"Maleficent" was not the end of the story as the next chapter continues in "Maleficent: Mistress of Evil,” which is playing in theatres now.
Whether you enjoyed "Maleficent" or not will affect whether you enjoy the second installment: "Maleficent: Mistress of Evil." While the film has many good aspects, such as the actors, the cinematography, and the character designs, the film also has some negative aspects, such as some of the writing and the supporting cast.
"Maleficent: Mistress of Evil" is a sequel to the 2014 movie "Maleficent," which was a remake of Walt Disney's 1959 "Sleeping Beauty." The film was directed by Joachim Rønning and stars Angelina Jolie as Maleficent, Elle Fanning as Aurora, Michelle Pfeiffer as Queen Ingrith, Sam Riley as Diaval, Harris Dickinson as Prince Phillip and Robert Lindsay as King John.
"Maleficent: Mistress of Evil" takes place five years after "Maleficent." The film begins with three men going into the moor to capture fay, fairy-like creatures; two are killed and one escapes with a fay. These events have repercussions later in the movie.
The scene then transitions to Queen Aurora holding court with the fay; the scene telling the audience that several fay have gone missing and the rest are discontent. As Aurora reassures them that they need peace between the humans and fay, three of the fairies from the first film come up to her, taking her crown and leading her to a willow tree, where Prince Phillip is waiting to propose marriage to her, which she accepts. Maleficent's raven servant Diaval then flies off to tell her the news, and she is not pleased by it.
Phillip returns to Ulstead, where he tells his parents that Aurora accepted his proposal. His father is quite happy, but Queen Ingrith is noticeably less excited. At a banquet to celebrate the engagement, the tension escalates between Maleficent and Ingrith, which results with Maleficent flying off after seemingly cursing King John, leaving a distraught Aurora behind. The movie then goes into Maleficent learning about her origin and Aurora questioning who she is and where she belongs.

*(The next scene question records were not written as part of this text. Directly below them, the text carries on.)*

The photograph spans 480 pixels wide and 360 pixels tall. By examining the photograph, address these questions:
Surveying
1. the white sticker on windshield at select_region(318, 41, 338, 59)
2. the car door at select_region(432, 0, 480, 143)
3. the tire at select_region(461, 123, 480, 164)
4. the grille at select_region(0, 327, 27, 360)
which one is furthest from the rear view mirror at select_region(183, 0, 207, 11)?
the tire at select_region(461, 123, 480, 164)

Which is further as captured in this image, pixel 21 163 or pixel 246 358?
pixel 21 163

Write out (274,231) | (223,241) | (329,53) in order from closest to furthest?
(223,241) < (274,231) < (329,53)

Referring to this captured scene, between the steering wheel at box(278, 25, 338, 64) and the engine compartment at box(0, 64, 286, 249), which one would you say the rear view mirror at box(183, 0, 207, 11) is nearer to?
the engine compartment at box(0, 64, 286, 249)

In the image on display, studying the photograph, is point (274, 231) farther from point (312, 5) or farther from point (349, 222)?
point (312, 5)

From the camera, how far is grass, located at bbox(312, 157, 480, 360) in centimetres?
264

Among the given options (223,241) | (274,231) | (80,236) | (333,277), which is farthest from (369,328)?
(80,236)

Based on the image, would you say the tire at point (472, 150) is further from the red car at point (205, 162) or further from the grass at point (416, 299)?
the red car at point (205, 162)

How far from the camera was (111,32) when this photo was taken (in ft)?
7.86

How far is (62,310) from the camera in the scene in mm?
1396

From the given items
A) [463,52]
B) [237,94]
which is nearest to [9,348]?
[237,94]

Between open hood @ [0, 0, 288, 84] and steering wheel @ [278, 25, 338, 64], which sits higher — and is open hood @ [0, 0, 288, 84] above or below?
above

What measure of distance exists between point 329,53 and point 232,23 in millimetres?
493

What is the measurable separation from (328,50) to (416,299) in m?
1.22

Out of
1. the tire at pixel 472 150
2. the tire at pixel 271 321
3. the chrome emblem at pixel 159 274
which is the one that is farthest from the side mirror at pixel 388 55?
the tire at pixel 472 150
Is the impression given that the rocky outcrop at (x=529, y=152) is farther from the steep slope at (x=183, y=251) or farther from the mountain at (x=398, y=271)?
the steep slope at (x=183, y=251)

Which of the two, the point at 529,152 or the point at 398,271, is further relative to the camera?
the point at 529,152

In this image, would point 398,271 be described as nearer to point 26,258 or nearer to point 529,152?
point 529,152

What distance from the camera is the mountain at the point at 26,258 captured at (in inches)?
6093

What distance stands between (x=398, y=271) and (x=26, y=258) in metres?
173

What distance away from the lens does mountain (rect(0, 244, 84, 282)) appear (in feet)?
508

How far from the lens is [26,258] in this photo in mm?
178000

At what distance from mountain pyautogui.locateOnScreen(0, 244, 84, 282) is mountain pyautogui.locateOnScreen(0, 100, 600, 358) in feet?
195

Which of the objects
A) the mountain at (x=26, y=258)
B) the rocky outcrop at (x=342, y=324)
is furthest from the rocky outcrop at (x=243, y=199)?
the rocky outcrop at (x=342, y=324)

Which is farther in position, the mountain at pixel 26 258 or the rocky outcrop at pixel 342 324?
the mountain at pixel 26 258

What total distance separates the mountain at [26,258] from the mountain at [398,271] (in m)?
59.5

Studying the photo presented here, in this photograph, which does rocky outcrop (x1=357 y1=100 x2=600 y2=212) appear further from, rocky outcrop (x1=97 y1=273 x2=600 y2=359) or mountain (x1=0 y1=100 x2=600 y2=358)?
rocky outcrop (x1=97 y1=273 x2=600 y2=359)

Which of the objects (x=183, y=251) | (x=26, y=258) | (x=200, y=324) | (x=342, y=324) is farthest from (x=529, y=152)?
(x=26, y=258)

The main cast of characters are well written. Maleficent has trouble controlling her emotions and dealing with the changes in Aurora's life, but she still cares about her as a mother figure. Aurora benefited the most from "Maleficent." In the original "Sleeping Beauty," she was on screen for 18 minutes, so the character was not well developed. In "Maleficent," she was much more active, and this continues in "Mistress of Evil."
Queen Ingrith has motivations for her behavior that makes her understandable but not in the right, and she also acts as a mother figure towards Aurora, but in a way where she serves as a foil to Maleficent. The relationship between Aurora and Phillip is also quite sweet, with Phillip reassuring Aurora that he loves her for who she is when she questions her identity and supporting her during the climax.
However, the supporting cast of characters don't stand out and are mostly forgettable. For example, Ingrith's right-hand woman plays a somewhat significant role in the film, but I cannot recall her name, nor did I care what happened to her. I also don't feel that the second act developed the plot lines well, dividing time between Aurora and Maleficent, but not really going in depth with the themes of identity in the movie.
If you are a fan of "Maleficent," then "Maleficent: Mistress of Evil" is worth watching. While not as good as the first movie, the main cast still makes it an enjoyable experience. It will mostly appeal to young adults. The computer-generated imagery was also well done, especially with the fay designs. The movie is not for everyone, but if you are a fan of fantasy films, then "Maleficent: Mistress of Evil" will be an enjoyable viewing experience. Made by Walt Disney Pictures and Roth Films and distributed by Walt Disney Studios Motion Picture, the film is rated PG and is playing in theaters now.